--- Text excerpt Enclosed Below ---

Sales growth over the past three years has been double digit (at a time when PC sales are lucky to achieve low single digit growth if any) and, next Wednesday, Hewlett Packard plans to tap this growth when it re-enters market with a new product line dubbed Warbird.

“Out of the HP merger (with Compaq) there was a recommitment to thin client space,” said Tad Bodeman, HP’s director of Thin Client Marketing. “This really is, from the ground up, an HP engineered and designed, architected solution that incorporates all the architectural issues that allow us to deliver a robust product right out of the box that doesn’t require a lot of customization on location, and has the ability to be managed with industry standard management solution.”

HP entry into the market is expected to give the entire thin client industry — just one-percent of PC sales worldwide in 2002 — a much needed boost, said David Rand, director of corporate marketing at Wyse, currently the leading thin client company in the industry with 50% market share. Prior to purchasing Compaq, HP used Wyse as the OEM for its thin client products.

“We think we’ll pick up more business from that — the fact they’re drumming up demand — than we could possibly lose by them selling products they are sourcing from another factory in China,” said Rand.

Bob O’Donnell, who follows thin client for IDC, predicts a 27% growth rate for thin clients in 2003. This comes on the heels of an ’01 growth rate of 22.1%, and an ’02 growth rate of 18.5%.

“I see this market moving forward at a very respectable pace and it starting to take a larger percentage of total PC shipments,” he said.

Of course, it’s easy to post double-digit growth rates when total ships are less than 2 million units annually, said O’Donnell. Still, he believes the trend away from PCs towards thin clients will continue for some time as companies continue to keep IT budgets in check and save money wherever possible. And even though most of the IT world barely knows the No. 1 and No. 2 players, Wyse and Neoware respectively, that will change as well.

“Thin clients, over the long haul, they do have a compelling value proposition,” he said.


So what is driving companies into the arms of thin-client vendors? In a word, money, or the lack thereof to be precise. But networks, call centers, the rise of hosted software and browser based access to applications, also play a part in the rise of thin clients, say industry watchers.


Cost Savings

At $4,000 over four years it costs about half as much to field a thin client (including maintenance, hardware and software) as it does to field a PC, so companies are looking to put thin clients in areas where they once may have placed a PC, said HP’s Bodeman.

The biggest deployments still occur in logical places like call centers, not the home office, but even that space is ripe for thin clients as broadband continue to push rich content computing onto the network.

--- End of Enclosed Text excerpt ---

__What you will do__:
1/ Please print everything in the thin client article from "So what is driving" down to "onto the network.".
2/ According to the thin client article, what growth rate does IDC's Bob O'Donnell predict for thin clients in 2003?
You won't need the records.

--- Data supplied Enclosed Below ---

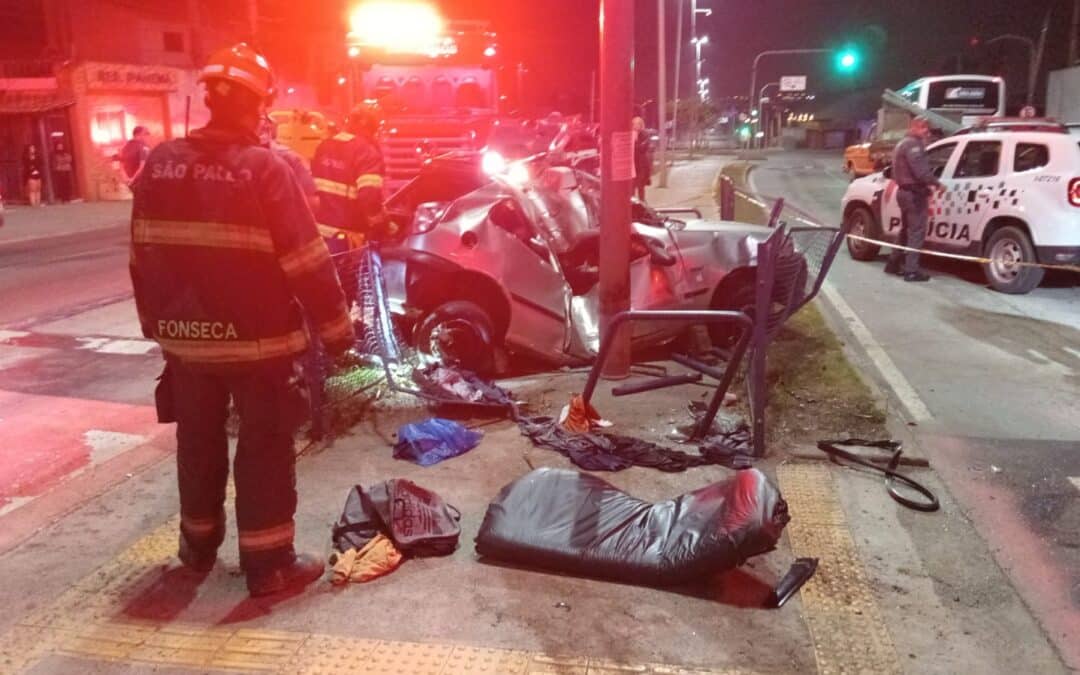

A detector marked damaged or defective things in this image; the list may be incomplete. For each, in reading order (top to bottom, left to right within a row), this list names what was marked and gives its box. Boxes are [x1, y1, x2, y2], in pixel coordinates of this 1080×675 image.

severely crashed car [380, 154, 784, 374]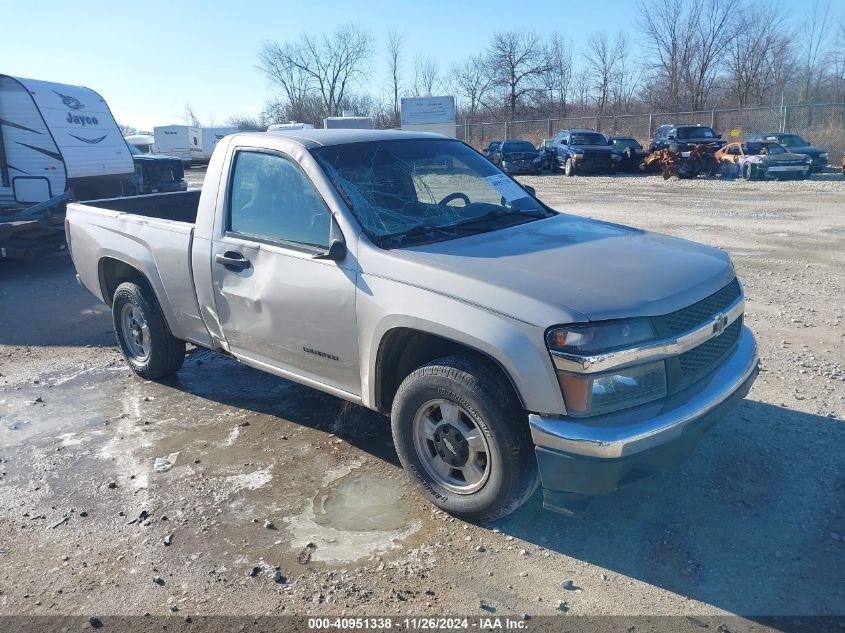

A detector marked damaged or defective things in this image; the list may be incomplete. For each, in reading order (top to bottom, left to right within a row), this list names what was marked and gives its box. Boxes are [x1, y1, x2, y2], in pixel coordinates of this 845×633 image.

cracked windshield [312, 138, 548, 244]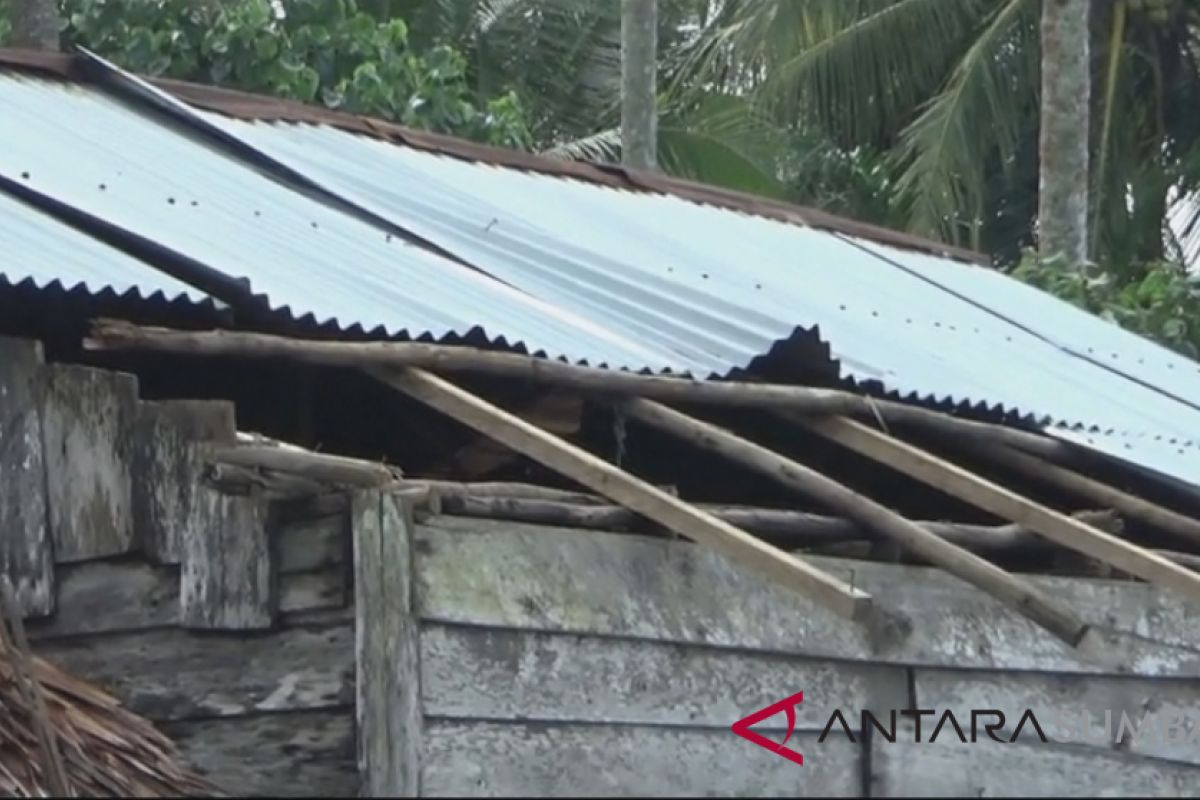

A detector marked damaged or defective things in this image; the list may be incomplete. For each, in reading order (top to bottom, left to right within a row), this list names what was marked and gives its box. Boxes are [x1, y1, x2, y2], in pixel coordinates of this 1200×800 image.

rusty roof edge [0, 48, 988, 267]
broken wooden beam [87, 316, 1070, 455]
broken wooden beam [369, 367, 868, 623]
broken wooden beam [624, 398, 1094, 647]
broken wooden beam [796, 419, 1200, 599]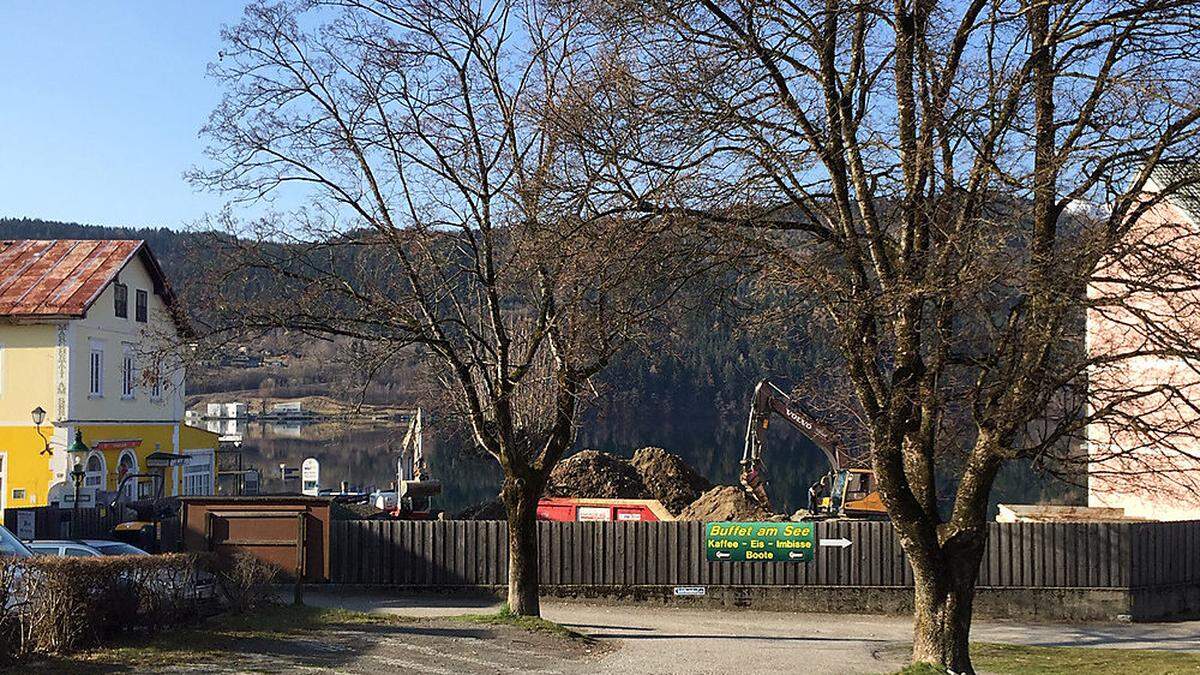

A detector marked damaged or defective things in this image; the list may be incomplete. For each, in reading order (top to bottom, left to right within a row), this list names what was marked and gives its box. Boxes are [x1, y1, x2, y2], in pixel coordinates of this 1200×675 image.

rusty metal roof [0, 237, 174, 319]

--- End of Enclosed Data supplied ---

__Responses by item number__:
1/
So what is driving companies into the arms of thin-client vendors? In a word, money, or the lack thereof to be precise. But networks, call centers, the rise of hosted software and browser based access to applications, also play a part in the rise of thin clients, say industry watchers.


Cost Savings

At $4,000 over four years it costs about half as much to field a thin client (including maintenance, hardware and software) as it does to field a PC, so companies are looking to put thin clients in areas where they once may have placed a PC, said HP’s Bodeman.

The biggest deployments still occur in logical places like call centers, not the home office, but even that space is ripe for thin clients as broadband continue to push rich content computing onto the network.

2/ 27%